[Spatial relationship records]

"""

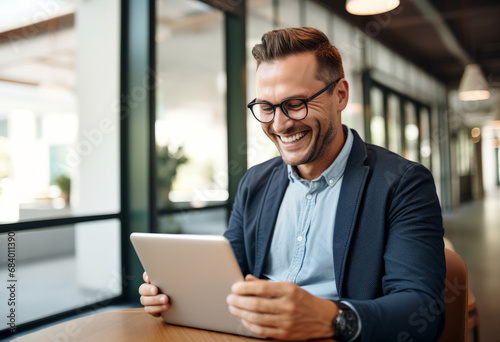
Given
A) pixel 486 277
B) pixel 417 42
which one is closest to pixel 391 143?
pixel 417 42

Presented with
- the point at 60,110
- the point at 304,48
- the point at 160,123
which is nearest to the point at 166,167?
the point at 160,123

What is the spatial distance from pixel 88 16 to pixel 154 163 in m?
1.59

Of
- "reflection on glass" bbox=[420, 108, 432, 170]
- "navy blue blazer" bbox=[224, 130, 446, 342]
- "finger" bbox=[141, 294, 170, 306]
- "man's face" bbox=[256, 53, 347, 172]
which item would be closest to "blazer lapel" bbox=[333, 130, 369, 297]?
"navy blue blazer" bbox=[224, 130, 446, 342]

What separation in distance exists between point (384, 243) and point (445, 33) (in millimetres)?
3645

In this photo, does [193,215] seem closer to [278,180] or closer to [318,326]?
[278,180]

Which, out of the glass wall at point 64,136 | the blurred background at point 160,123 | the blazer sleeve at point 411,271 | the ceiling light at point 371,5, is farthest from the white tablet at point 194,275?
the ceiling light at point 371,5

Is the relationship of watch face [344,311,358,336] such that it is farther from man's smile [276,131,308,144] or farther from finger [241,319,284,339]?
man's smile [276,131,308,144]

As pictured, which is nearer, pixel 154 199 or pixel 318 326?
pixel 318 326

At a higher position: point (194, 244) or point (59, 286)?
point (194, 244)

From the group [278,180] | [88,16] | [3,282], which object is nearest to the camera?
[278,180]

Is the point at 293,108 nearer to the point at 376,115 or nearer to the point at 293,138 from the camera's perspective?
the point at 293,138

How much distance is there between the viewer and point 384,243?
1.29 meters

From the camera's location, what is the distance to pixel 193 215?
14.2 feet

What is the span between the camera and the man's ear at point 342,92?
1513mm
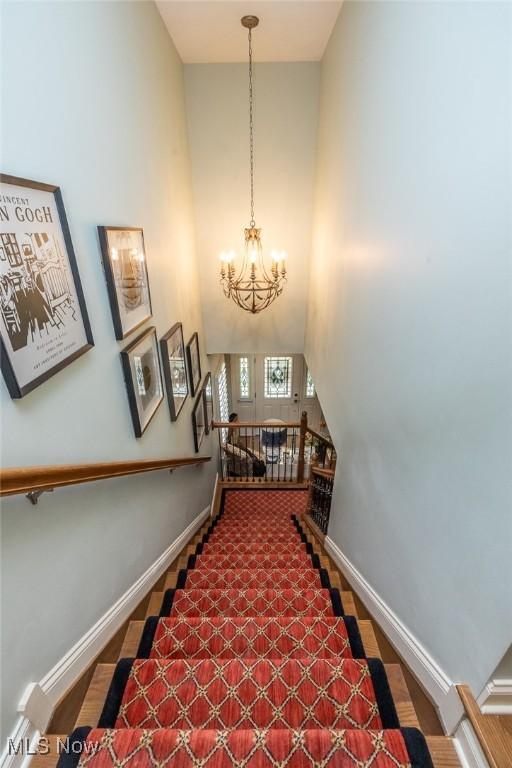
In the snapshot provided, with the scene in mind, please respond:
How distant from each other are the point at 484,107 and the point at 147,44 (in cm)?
242

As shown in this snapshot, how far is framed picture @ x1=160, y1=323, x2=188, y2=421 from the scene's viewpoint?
101 inches

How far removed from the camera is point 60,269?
1.27 meters

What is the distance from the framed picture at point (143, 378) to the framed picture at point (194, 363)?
1.15m

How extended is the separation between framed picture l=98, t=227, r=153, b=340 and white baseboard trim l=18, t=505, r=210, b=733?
1.36 m

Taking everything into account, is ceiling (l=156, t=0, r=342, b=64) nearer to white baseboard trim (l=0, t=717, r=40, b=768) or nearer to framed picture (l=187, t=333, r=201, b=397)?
framed picture (l=187, t=333, r=201, b=397)

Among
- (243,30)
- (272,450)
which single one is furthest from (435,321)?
(272,450)

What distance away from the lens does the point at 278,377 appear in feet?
28.5

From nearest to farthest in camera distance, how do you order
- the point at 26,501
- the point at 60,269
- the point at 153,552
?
the point at 26,501 < the point at 60,269 < the point at 153,552

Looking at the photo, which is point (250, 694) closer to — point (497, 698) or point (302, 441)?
point (497, 698)

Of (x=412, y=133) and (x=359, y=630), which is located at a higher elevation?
(x=412, y=133)

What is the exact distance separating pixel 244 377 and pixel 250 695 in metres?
7.50

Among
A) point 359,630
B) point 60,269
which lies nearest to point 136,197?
point 60,269

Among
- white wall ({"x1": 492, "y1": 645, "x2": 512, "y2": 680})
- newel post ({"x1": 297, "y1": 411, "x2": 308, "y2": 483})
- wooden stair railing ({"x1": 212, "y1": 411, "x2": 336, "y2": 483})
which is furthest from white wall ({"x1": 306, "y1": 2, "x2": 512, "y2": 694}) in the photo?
wooden stair railing ({"x1": 212, "y1": 411, "x2": 336, "y2": 483})

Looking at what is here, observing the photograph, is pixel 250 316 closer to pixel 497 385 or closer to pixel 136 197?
pixel 136 197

"""

> **Work to be completed**
Copy out word for word the lines of the material above, starting at the line containing "What is the exact" and continuing through the end of the material, with both ends included.

> **The output**
What is the exact distance separating pixel 244 377 and pixel 250 695 in metres?
7.50

Among
A) point 359,630
B) point 60,269
which lies nearest to point 136,197?
point 60,269

Among
- white wall ({"x1": 492, "y1": 645, "x2": 512, "y2": 680})
- newel post ({"x1": 297, "y1": 411, "x2": 308, "y2": 483})
- wooden stair railing ({"x1": 212, "y1": 411, "x2": 336, "y2": 483})
which is furthest from white wall ({"x1": 306, "y1": 2, "x2": 512, "y2": 694}) in the photo?
wooden stair railing ({"x1": 212, "y1": 411, "x2": 336, "y2": 483})

Looking at what is here, observing the photograph, is pixel 250 316 closer to pixel 497 385 or closer to pixel 136 197?
pixel 136 197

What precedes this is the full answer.